**REQUIRED ACTION:**
Retype the section of the commentary on the Little case and Captain Smith word for word, from "Even if it were" to "heading to France.".

**SELECTED EXCERPT:**

□ □ □ □ □ □ □

In Little, the Court held that a naval captain, Little, was liable in trespass (a common law tort) to the owner of a Danish ship he had captured on its way to France.  Little’s defense to suit was that he captured the ship on orders from the President.  Chief Justice Marshall explained, however, that Congress had implicitly prohibited seizures of such ships when heading to France, and thus had prohibited President Adams from ordering such captures.  At that time, reliance on a superior officer’s order, when that order was not clearly impermissible and was otherwise reasonable, was not a defense to civil liability if the order turned out to be unlawful.  Therefore, Marshall concluded that Captain Little could not rely upon a “superior’s orders” defense, and he was personally liable for the damages of what Marshall called his “plain trespass.”

The idea that an officer could be liable for following an order that was not obviously unlawful (indeed, the merits in Little was a close call, because the statutory restriction was implicit, not express) is one that surprised Marshall himself, in light of the “obedience which military men usually pay to the orders of their superiors, which indeed is indispensably necessary to every military system”*; and it is no longer the law today.**

Possible legal liability for Captain Smith, however, is beside the point here, not only because Smith does not allege that he might be criminally or civilly liable for following orders–of course he wouldn’t be–but for the more fundamental reason that the analogy to Little depends on the mistaken idea that Smith would act unlawfully if the President is violating the WPR.

Smith’s argument assumes that if his reading of the relevant statutes were correct, then President Obama’s orders to Smith—presumably, to obtain and analyze intelligence that might be used in Operation Inherent Resolve—would be unlawful (as were President Adams’s orders to Captain Little), and that Smith himself would be acting unlawfully by following those orders.  Smith’s brief states, for instance (p.11), not only that “officers have an overriding obligation to follow Congress, even at the cost of disobeying their commander-in-chief,” but also that “he has been ordered to take action—fighting ISIS—that he believes violates the War Powers Resolution.”  That can’t be right.

Even if it were correct that the WPR required the President to withdraw troops from Iraq and Syria some months ago, that would not mean that command orders to Captain Smith, from President Obama or from military officers lower down in the chain of command, would themselves be unlawful.  And it certainly would not mean that Smith himself­ would violate any statute, or otherwise violate any law, if he were to gather or analyze intelligence pursuant to such orders.  Neither the War Powers Resolution nor any other law prohibits such intelligence-related conduct, in the way the congressional enactment in Little prohibited the seizure of ships heading to France.

□ □ □ □ □ □ □

**DATASET EXCERPTS:**
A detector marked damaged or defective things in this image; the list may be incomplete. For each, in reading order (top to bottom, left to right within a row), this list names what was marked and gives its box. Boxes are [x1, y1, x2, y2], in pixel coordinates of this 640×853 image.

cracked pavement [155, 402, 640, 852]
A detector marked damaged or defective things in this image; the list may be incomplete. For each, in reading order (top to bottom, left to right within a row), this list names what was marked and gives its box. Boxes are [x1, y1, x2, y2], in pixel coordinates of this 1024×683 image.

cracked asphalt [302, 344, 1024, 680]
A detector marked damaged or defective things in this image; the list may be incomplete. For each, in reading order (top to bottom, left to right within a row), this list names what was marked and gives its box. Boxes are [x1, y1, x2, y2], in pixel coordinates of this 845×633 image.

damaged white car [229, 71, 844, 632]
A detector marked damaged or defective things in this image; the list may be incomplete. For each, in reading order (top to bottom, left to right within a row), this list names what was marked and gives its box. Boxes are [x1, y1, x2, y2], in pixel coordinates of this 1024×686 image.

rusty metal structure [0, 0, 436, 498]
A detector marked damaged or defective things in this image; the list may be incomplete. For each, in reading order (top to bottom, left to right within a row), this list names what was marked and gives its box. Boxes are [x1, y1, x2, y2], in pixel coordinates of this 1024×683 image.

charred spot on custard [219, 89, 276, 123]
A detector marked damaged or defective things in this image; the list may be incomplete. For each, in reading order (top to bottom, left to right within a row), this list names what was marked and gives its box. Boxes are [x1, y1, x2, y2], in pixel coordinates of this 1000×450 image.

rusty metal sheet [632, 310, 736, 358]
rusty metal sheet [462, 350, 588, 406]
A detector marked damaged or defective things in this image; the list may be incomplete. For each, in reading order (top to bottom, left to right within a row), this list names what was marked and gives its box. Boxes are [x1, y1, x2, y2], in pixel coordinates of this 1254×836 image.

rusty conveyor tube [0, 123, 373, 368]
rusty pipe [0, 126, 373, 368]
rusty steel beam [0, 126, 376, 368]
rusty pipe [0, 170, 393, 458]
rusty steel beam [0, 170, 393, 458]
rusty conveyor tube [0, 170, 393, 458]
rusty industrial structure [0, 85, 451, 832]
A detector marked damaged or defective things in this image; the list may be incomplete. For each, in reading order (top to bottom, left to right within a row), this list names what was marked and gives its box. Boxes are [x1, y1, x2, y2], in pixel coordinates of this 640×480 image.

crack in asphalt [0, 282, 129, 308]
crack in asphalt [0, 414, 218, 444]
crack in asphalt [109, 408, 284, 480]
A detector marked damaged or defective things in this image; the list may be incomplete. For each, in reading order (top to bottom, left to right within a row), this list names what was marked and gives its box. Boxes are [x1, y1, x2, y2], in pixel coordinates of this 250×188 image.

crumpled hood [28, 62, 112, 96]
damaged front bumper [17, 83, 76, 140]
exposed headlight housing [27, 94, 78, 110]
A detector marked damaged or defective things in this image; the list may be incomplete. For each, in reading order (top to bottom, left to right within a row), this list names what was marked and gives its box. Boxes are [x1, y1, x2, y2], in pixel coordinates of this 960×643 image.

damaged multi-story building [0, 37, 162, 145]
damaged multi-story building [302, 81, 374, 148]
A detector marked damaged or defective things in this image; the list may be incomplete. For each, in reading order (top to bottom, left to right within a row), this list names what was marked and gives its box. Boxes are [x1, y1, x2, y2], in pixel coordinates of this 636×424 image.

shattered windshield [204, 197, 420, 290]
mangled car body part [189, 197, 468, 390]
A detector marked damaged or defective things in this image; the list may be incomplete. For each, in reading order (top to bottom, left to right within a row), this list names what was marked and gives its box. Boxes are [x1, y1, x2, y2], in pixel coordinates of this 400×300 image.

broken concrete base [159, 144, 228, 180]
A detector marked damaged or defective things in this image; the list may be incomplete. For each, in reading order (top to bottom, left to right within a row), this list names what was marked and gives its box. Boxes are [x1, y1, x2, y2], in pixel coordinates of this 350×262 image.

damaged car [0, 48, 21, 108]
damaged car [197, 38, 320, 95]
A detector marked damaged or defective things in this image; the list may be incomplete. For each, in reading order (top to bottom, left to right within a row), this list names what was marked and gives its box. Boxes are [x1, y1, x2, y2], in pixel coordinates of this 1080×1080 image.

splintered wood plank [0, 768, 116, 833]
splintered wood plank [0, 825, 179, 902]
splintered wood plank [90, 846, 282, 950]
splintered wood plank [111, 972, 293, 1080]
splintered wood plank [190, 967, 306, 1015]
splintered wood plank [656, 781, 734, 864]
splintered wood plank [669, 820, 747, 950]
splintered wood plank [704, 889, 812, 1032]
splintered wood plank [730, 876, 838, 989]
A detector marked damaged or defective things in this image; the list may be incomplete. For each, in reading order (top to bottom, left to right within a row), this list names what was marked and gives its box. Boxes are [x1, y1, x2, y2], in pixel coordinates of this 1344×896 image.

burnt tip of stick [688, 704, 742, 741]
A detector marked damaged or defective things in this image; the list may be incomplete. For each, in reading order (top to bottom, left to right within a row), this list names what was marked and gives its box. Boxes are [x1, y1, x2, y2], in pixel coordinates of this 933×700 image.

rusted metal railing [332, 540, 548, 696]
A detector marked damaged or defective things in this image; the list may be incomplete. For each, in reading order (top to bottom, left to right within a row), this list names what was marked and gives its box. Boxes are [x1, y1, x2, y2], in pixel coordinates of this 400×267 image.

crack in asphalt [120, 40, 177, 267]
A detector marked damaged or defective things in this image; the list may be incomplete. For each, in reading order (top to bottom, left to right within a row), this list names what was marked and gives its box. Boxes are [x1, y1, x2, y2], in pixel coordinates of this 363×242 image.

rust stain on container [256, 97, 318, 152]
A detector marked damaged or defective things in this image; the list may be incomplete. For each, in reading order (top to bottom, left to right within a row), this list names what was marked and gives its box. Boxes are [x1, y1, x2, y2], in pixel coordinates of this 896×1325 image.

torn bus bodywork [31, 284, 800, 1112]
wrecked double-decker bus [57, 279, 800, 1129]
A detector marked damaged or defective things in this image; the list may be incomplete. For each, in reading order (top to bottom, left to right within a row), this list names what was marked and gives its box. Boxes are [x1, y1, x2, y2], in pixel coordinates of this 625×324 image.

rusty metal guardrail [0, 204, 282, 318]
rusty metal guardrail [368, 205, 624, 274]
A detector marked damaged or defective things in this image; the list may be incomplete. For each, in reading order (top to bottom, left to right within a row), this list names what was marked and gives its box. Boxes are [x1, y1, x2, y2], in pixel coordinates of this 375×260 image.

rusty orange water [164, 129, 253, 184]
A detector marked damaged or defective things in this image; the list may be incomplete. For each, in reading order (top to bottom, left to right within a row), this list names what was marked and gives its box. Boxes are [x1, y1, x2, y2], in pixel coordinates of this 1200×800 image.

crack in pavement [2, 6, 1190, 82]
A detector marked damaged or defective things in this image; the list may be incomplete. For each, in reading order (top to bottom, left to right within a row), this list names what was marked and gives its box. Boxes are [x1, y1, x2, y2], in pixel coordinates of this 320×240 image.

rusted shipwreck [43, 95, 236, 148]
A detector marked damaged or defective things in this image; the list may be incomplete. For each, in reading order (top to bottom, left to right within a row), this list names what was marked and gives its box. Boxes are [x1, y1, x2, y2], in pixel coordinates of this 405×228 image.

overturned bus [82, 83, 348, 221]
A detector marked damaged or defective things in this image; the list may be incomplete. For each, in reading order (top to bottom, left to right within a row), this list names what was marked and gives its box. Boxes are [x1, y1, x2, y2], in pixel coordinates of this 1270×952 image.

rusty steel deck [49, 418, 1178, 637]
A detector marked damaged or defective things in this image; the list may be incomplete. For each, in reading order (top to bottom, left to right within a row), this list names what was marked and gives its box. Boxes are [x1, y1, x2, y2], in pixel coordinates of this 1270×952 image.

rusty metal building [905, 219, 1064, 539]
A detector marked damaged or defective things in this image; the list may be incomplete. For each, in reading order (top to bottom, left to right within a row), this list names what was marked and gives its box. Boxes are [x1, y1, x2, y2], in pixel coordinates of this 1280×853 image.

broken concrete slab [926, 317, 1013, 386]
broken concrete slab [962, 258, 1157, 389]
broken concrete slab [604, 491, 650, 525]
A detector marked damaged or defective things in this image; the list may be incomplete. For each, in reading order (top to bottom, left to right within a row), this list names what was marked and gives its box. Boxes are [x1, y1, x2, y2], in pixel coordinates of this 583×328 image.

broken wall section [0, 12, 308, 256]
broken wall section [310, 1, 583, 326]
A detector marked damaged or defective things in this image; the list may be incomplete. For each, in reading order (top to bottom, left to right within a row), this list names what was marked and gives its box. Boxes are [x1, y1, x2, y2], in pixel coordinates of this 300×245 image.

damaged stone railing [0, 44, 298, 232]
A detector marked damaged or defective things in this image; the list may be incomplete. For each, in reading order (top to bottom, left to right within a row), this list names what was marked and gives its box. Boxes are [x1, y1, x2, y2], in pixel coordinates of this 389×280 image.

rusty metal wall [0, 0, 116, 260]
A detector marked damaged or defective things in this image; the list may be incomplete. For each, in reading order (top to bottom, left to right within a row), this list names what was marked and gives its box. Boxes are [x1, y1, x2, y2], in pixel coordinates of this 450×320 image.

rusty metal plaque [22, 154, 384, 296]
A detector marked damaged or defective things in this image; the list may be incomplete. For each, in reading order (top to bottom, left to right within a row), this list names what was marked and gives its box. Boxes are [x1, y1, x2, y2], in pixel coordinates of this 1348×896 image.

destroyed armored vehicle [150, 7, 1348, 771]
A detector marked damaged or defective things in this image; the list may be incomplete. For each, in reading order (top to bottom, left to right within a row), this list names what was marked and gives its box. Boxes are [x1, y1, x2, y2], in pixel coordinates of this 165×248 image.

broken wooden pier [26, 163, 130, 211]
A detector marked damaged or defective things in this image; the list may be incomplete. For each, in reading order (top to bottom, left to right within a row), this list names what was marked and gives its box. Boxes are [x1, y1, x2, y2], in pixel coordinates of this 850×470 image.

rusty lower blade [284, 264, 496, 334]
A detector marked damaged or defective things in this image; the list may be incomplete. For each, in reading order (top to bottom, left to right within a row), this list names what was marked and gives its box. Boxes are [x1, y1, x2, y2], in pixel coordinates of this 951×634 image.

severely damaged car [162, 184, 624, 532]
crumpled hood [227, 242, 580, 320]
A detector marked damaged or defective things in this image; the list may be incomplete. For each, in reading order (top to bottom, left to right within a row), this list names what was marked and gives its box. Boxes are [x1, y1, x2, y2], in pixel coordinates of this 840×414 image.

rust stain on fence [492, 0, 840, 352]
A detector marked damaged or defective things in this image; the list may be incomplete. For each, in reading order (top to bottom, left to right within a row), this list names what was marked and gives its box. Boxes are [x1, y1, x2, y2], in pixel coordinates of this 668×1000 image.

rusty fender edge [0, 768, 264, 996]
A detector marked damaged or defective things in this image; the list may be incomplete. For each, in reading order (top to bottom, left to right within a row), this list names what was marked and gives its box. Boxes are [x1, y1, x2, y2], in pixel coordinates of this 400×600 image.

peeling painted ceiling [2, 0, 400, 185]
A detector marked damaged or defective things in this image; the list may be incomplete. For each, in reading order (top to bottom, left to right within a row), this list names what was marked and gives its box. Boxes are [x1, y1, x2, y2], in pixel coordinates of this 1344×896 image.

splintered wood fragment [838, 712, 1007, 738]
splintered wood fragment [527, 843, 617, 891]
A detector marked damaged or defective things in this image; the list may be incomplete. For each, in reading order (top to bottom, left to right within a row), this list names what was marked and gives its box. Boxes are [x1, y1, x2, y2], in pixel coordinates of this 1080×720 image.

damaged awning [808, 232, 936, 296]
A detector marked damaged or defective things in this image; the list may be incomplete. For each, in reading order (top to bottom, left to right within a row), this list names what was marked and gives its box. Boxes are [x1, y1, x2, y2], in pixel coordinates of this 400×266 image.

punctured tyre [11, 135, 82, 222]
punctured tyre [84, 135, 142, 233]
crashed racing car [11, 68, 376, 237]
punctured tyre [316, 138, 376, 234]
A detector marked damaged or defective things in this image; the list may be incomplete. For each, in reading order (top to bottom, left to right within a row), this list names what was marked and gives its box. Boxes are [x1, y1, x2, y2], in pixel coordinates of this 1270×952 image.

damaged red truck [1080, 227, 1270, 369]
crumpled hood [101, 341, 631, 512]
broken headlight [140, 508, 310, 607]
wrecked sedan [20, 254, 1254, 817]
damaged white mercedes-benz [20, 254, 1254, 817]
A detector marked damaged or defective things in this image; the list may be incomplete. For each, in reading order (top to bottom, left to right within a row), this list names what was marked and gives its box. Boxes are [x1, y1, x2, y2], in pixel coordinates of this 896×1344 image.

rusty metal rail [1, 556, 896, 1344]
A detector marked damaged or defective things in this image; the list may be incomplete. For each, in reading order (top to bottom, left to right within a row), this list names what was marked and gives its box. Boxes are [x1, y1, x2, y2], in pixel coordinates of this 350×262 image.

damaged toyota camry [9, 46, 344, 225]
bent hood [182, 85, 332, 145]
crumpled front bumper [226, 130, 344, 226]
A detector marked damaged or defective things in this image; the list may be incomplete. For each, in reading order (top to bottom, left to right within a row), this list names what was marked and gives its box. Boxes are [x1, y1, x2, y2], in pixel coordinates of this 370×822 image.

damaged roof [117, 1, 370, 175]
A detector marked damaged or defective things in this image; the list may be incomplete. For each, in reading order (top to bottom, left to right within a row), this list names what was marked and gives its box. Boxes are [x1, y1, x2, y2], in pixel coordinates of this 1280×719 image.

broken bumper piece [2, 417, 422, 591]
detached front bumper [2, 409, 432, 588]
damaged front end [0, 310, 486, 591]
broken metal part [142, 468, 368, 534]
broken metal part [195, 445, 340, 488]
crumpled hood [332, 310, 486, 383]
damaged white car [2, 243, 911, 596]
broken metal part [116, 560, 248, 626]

□ □ □ □ □ □ □

**SOLUTION TO THE PROBLEM:**
Even if it were correct that the WPR required the President to withdraw troops from Iraq and Syria some months ago, that would not mean that command orders to Captain Smith, from President Obama or from military officers lower down in the chain of command, would themselves be unlawful.  And it certainly would not mean that Smith himself­ would violate any statute, or otherwise violate any law, if he were to gather or analyze intelligence pursuant to such orders.  Neither the War Powers Resolution nor any other law prohibits such intelligence-related conduct, in the way the congressional enactment in Little prohibited the seizure of ships heading to France.